Dr. Cameron Kunzelman
Assistant Professor of Communication Studies and Theatre
Dr. Cameron Kunzelman (he/him/his) he teaches in the College of Liberal Arts and Sciences in a number of allied humanities departments, including Communication Studies, Women’s and Gender Studies, and the INT program.
Education
- Ph.D., Communication Studies / Moving Image Studies, Georgia State University
- M.A., Film and Video, Georgia State University
- B.A., English / Women’s and Gender Studies, Mercer University
Specialty
Game studies, media studies, science fiction studies, film studies
Professional Interests
Dr. Kunzelman researches the relationship between people and their media objects. His work primarily focuses on the genre of science fiction and how it is instantiated within video games and films.
His first book, The World is Born From Zero: Understanding Speculation and Video Games, focuses on how the formal properties of science fiction video games produce subjectivities for their players.
His work takes an intersectional approach, focusing specifically on the ways that video games and other media forms activate or intensify modes of racialization.
Recent Publications
- The World is Born from Zero: Understanding Speculation and Video Games. De Gruyter Oldenbourg. (2022).

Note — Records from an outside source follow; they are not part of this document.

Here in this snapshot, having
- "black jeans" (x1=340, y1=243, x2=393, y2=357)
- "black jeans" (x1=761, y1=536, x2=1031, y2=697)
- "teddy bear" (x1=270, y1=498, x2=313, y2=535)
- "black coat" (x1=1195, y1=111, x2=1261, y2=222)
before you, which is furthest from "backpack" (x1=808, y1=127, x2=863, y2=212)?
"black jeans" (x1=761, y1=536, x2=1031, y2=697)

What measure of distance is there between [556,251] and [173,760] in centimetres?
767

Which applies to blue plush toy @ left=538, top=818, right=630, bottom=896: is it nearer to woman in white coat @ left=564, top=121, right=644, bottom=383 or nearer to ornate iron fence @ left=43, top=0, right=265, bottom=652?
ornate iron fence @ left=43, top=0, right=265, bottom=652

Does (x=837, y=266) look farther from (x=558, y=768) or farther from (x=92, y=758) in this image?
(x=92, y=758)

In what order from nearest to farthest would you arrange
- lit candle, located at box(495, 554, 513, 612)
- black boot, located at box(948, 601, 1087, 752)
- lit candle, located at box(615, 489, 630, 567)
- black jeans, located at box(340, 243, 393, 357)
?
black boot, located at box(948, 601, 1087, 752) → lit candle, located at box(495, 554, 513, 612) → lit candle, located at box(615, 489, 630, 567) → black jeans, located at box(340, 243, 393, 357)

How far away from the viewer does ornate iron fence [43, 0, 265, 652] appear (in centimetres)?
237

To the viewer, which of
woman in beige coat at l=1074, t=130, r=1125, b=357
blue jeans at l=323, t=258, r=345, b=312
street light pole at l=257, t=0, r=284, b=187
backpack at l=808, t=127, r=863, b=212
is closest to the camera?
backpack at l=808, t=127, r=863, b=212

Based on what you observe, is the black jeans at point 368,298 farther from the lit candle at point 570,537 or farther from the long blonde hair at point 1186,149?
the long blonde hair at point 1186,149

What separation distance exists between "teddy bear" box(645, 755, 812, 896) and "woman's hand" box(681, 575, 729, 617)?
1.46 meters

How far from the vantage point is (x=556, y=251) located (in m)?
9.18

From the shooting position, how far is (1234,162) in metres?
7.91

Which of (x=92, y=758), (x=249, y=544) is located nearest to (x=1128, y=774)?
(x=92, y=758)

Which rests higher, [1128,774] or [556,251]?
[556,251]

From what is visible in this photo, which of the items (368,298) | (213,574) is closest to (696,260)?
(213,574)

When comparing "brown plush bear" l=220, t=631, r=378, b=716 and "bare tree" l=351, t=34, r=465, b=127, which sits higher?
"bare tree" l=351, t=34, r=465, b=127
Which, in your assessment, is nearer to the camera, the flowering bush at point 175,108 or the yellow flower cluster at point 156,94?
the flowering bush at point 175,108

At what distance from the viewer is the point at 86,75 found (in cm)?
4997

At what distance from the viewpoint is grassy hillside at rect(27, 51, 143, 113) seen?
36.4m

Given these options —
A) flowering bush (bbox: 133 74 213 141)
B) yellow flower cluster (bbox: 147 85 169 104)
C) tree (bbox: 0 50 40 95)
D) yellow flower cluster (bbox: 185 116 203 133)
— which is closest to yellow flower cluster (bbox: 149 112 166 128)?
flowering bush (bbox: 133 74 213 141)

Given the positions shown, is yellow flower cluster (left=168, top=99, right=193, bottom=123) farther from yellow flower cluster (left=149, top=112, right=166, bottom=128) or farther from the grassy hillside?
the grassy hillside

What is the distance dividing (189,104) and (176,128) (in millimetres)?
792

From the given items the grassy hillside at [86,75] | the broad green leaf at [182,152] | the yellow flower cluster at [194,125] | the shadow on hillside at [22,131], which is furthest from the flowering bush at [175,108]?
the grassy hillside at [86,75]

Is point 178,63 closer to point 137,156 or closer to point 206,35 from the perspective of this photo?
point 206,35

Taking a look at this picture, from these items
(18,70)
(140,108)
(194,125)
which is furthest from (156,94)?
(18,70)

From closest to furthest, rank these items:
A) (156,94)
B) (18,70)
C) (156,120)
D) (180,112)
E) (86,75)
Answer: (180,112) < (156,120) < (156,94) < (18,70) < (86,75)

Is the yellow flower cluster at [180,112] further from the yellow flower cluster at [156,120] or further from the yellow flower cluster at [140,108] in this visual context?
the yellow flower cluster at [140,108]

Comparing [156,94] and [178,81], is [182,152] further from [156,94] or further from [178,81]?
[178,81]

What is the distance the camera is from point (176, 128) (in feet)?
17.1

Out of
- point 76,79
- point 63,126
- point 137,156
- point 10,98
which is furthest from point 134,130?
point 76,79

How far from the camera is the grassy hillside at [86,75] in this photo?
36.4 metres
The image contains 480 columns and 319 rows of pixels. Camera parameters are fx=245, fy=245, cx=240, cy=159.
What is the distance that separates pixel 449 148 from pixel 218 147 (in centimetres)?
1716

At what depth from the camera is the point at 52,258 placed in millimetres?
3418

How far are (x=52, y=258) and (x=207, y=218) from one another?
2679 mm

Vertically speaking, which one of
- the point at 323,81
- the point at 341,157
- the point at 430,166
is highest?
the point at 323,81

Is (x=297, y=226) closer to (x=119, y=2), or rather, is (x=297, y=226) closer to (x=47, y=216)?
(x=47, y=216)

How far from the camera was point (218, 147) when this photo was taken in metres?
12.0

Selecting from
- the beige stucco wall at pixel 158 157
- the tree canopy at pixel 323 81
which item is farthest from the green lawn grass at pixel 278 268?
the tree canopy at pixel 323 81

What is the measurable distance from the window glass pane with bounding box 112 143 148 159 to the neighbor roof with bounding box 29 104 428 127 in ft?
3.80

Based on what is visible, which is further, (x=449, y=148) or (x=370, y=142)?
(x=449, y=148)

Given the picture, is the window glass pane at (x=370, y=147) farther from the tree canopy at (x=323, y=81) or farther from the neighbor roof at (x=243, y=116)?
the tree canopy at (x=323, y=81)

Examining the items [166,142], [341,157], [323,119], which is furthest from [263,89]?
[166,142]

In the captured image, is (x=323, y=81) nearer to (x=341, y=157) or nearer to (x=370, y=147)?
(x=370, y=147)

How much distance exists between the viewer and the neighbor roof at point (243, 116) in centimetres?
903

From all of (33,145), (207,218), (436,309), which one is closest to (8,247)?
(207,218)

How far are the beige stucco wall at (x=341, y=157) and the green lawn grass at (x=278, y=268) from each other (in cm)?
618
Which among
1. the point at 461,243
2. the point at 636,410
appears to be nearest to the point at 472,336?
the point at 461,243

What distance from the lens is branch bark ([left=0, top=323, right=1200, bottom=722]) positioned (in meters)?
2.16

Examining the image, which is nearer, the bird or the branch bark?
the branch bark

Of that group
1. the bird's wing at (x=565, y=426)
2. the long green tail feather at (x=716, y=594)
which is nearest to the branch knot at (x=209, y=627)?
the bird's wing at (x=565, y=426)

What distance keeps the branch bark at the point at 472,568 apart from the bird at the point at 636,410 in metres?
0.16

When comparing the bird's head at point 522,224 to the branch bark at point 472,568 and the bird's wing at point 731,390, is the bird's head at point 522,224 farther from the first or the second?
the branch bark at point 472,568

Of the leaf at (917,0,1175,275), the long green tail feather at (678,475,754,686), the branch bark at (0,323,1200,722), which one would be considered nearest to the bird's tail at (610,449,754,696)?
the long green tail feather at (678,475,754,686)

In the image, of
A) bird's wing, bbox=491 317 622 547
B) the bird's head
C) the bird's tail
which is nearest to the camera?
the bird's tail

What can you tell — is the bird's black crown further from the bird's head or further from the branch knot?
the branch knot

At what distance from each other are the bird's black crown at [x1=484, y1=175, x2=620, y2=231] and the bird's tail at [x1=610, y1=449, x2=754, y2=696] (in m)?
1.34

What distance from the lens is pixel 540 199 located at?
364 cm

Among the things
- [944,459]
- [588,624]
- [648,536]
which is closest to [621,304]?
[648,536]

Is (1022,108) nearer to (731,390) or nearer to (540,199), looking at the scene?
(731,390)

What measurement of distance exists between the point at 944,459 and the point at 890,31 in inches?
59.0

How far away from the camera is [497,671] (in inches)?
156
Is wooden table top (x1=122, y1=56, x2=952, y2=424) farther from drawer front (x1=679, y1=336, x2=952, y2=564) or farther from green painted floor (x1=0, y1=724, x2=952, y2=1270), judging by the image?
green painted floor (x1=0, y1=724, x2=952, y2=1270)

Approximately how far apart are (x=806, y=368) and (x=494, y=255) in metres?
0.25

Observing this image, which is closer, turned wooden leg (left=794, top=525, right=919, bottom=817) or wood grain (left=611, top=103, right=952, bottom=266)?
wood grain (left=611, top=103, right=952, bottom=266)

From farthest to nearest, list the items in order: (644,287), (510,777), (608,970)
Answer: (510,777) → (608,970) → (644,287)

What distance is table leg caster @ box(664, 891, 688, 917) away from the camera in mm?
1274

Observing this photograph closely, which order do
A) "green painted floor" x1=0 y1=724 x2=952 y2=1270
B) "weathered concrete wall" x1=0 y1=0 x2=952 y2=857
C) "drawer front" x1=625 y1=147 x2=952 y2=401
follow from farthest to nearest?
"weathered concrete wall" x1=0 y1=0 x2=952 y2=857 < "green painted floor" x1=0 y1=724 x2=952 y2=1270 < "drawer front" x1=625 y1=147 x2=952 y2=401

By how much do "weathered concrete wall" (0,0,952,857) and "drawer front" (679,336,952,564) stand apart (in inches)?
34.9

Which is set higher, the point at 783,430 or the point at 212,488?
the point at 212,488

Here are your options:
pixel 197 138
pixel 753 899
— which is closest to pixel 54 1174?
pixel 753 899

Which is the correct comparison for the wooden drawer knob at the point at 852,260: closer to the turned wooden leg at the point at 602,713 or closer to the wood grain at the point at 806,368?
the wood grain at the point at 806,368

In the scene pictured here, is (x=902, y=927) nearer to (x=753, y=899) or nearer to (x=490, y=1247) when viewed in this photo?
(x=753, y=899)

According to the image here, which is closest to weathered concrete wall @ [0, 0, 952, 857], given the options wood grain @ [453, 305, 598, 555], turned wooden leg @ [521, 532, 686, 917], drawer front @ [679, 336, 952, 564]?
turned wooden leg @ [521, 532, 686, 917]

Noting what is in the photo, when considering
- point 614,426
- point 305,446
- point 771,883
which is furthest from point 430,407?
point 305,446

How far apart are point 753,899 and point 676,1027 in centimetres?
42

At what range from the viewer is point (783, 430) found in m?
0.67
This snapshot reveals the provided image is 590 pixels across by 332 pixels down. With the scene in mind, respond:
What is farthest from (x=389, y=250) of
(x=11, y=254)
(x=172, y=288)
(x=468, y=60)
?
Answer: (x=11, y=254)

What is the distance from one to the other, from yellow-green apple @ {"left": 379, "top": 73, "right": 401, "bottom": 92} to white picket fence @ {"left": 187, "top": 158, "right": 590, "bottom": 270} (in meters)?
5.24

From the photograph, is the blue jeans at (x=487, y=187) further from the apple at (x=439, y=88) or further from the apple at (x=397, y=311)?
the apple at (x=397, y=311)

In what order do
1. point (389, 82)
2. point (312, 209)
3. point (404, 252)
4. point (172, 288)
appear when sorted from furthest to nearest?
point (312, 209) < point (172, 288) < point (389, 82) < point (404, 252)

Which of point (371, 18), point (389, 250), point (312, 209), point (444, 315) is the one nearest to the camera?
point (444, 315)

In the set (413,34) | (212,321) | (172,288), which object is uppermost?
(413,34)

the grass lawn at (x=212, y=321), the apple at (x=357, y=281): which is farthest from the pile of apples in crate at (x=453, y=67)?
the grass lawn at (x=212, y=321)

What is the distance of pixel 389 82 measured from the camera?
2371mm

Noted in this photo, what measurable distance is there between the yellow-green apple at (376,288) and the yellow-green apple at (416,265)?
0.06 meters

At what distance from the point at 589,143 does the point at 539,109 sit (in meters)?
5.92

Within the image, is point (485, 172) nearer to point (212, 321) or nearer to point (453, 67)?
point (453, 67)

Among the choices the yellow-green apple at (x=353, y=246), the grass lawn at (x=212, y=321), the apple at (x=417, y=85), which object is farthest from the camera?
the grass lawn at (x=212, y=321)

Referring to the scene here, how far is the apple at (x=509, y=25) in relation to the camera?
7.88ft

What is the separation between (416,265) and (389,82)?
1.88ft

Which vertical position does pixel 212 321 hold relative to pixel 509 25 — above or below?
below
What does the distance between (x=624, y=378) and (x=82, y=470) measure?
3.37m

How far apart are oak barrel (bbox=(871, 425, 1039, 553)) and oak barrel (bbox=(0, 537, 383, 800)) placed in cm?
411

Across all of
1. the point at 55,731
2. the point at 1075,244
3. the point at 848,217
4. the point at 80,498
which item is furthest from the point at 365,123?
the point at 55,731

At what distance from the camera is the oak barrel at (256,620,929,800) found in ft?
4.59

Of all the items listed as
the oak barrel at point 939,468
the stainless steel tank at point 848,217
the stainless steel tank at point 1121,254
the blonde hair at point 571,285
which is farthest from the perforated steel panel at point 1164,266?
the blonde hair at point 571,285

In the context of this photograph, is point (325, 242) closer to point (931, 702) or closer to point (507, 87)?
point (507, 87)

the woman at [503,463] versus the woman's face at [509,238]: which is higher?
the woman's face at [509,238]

- “Why is ‘Nuclear Gandhi’ funny? Sly Civ and the Racial Imagination of Video Games” (with Darshana Jayemanne) in Video Games and Comedy, eds. Jaroslav Švelch, Krista Bonello, and Tomasz Majkowski. Routledge. (2022)
- Review of Against Flow by Braxton Soderman in New Media & Society (2022)
- Editor of “Games and SF” Special Issue of Science Fiction Film & Television (with Darshana Jayemanne) (2021)
- “Can You Describe Its Form? Annihilation and Cinematic Adaptation” in Surreal Entanglements, eds. Laura Shackleford and Louise Economides. Routledge. (2021)
- “How Do We Deal With Dark Souls? The Aesthetic Category as a Game Studies Method” in Hybrid Play: Crossing Boundaries in Game Design, Players Identities and Play Spaces, eds. Adriana de Souza e Silva and Ragan Glover-Rijkse. Routledge. (2020)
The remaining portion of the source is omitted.